- Excerpted records -
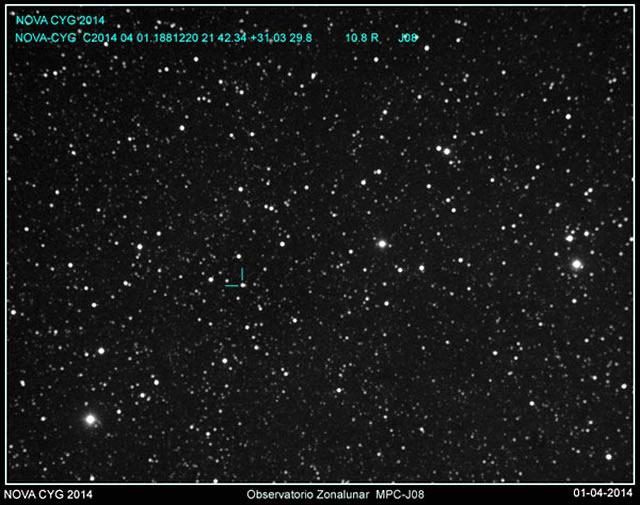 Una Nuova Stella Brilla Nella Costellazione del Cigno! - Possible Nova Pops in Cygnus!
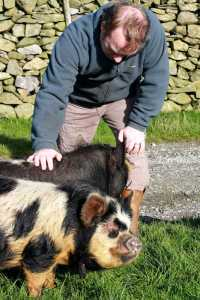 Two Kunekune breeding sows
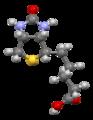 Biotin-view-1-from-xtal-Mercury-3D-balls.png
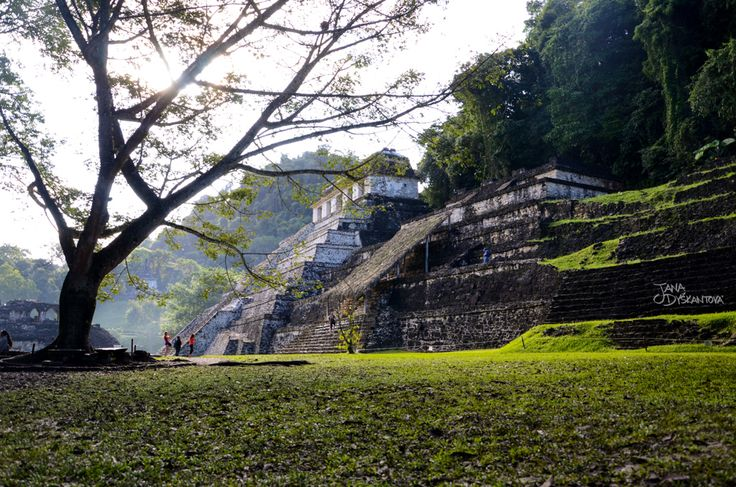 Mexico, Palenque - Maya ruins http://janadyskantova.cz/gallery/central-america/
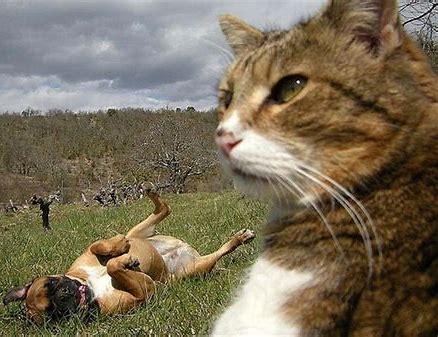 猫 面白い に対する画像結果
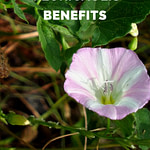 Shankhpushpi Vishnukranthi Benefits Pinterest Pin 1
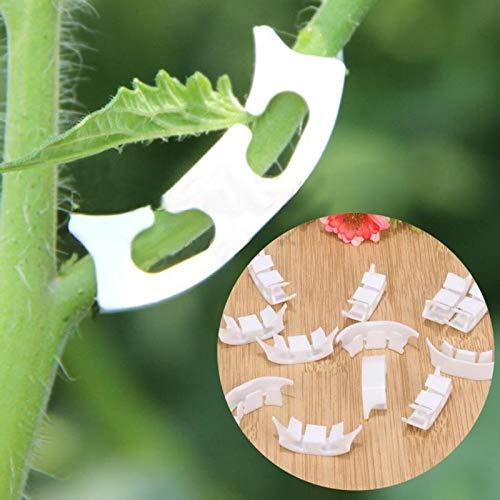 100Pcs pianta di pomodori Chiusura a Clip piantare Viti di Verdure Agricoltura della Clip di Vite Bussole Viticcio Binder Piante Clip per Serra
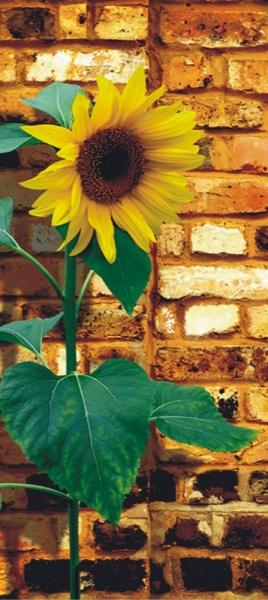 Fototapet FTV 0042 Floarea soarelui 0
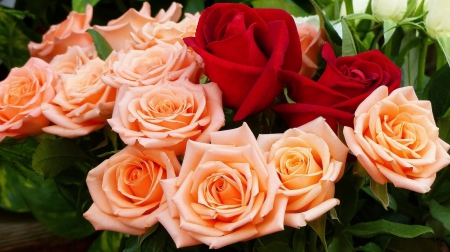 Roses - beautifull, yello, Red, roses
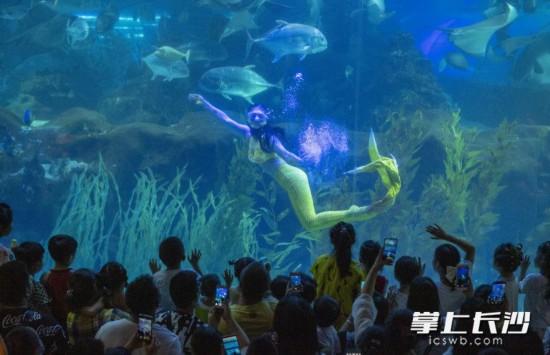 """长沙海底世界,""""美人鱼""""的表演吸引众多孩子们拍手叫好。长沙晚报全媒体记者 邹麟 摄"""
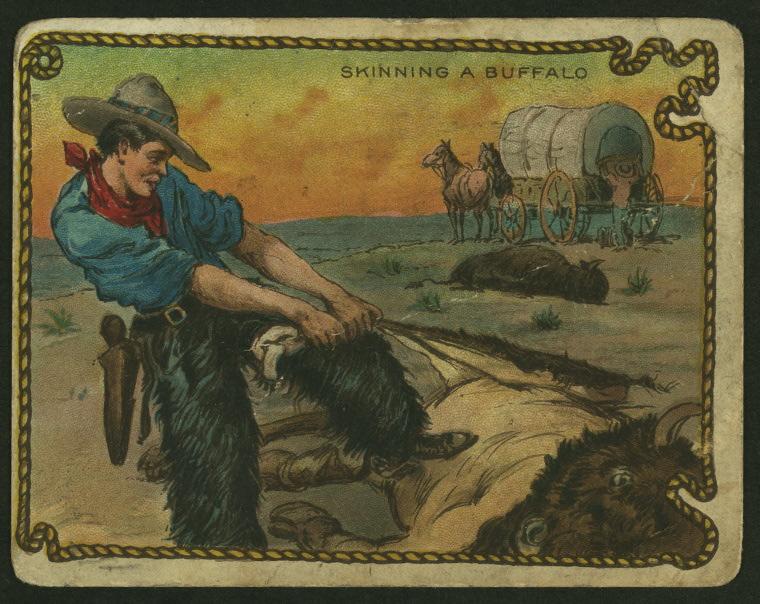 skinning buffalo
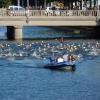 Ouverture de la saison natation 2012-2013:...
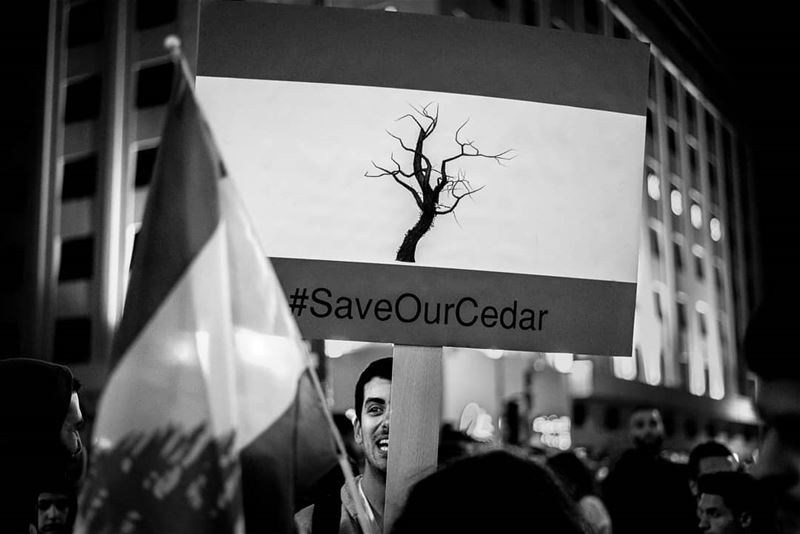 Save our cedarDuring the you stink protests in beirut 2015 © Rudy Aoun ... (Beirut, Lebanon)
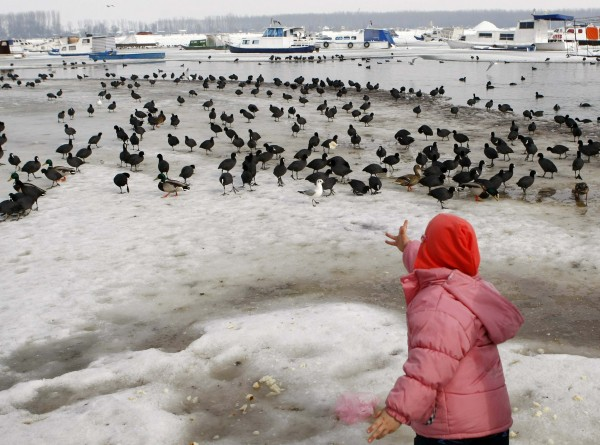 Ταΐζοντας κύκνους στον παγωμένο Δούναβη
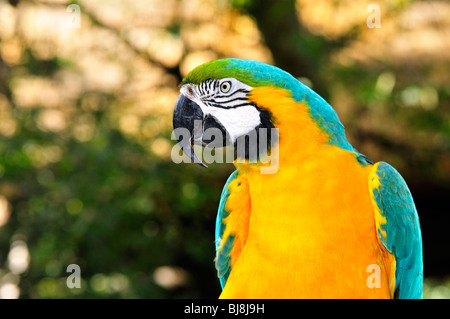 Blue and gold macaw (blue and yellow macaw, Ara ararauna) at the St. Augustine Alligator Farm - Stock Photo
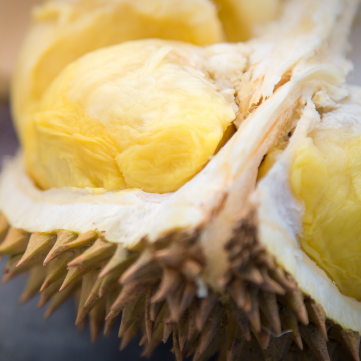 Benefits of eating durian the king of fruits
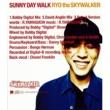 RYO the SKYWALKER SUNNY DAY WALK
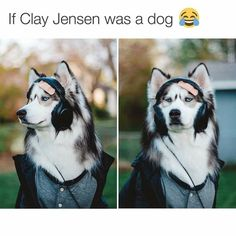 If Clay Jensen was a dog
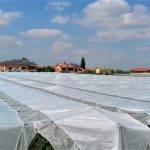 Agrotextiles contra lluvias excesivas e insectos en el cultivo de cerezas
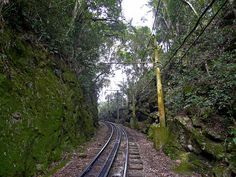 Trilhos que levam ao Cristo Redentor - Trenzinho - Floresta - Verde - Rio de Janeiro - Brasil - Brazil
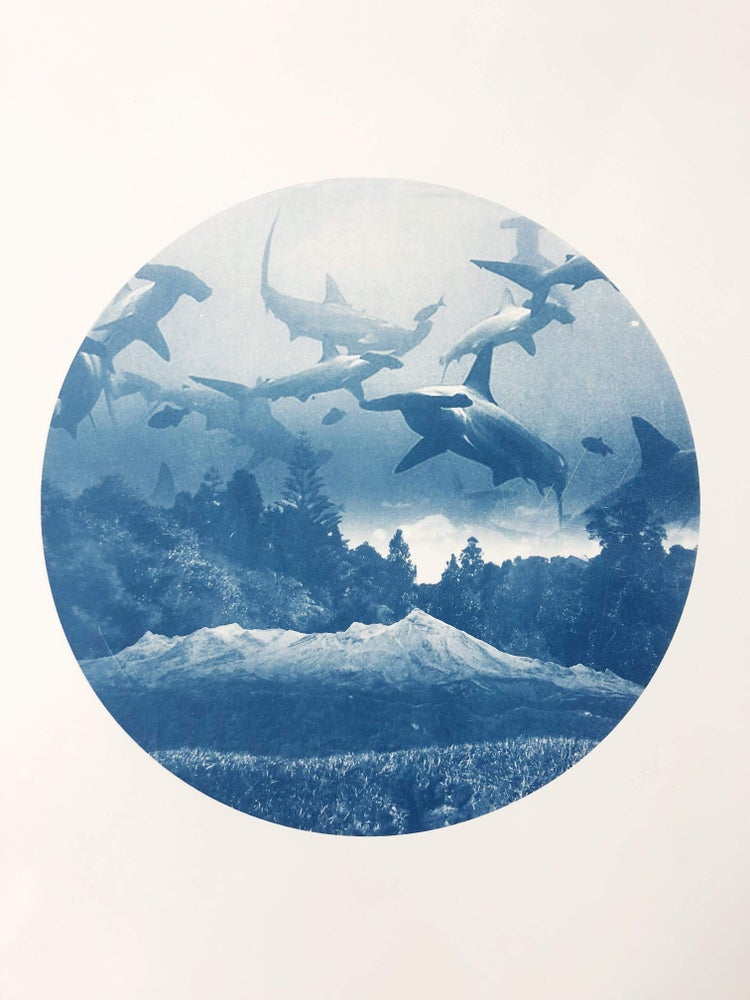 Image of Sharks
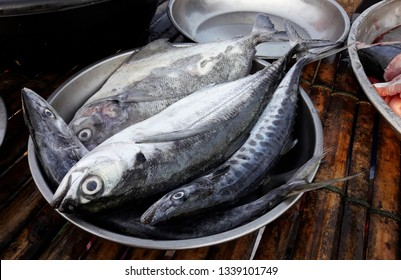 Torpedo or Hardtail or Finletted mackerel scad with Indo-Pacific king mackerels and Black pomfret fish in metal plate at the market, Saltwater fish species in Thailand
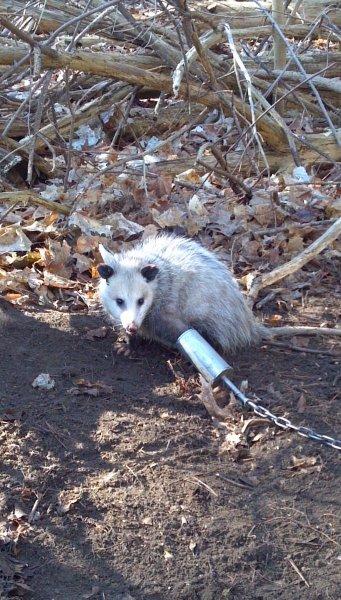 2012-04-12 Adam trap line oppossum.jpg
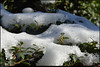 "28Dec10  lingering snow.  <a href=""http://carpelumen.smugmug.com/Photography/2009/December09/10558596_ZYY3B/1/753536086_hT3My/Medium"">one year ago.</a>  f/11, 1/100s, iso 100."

- Task instructions -
Could you transcribe exactly the lines from the line containing "Fototapet FTV 0042 Floarea soarelui 0" through the final line of the records, both included, and nothing beyond them? The pictures should be left out.

- Result of this exercise -
 Fototapet FTV 0042 Floarea soarelui 0
 Roses - beautifull, yello, Red, roses
 """长沙海底世界,""""美人鱼""""的表演吸引众多孩子们拍手叫好。长沙晚报全媒体记者 邹麟 摄"""
 skinning buffalo
 Ouverture de la saison natation 2012-2013:...
 Save our cedarDuring the you stink protests in beirut 2015 © Rudy Aoun ... (Beirut, Lebanon)
 Ταΐζοντας κύκνους στον παγωμένο Δούναβη
 Blue and gold macaw (blue and yellow macaw, Ara ararauna) at the St. Augustine Alligator Farm - Stock Photo
 Benefits of eating durian the king of fruits
 RYO the SKYWALKER SUNNY DAY WALK
 If Clay Jensen was a dog
 Agrotextiles contra lluvias excesivas e insectos en el cultivo de cerezas
 Trilhos que levam ao Cristo Redentor - Trenzinho - Floresta - Verde - Rio de Janeiro - Brasil - Brazil
 Image of Sharks
 Torpedo or Hardtail or Finletted mackerel scad with Indo-Pacific king mackerels and Black pomfret fish in metal plate at the market, Saltwater fish species in Thailand
 2012-04-12 Adam trap line oppossum.jpg
 "28Dec10  lingering snow.  <a href=""http://carpelumen.smugmug.com/Photography/2009/December09/10558596_ZYY3B/1/753536086_hT3My/Medium"">one year ago.</a>  f/11, 1/100s, iso 100."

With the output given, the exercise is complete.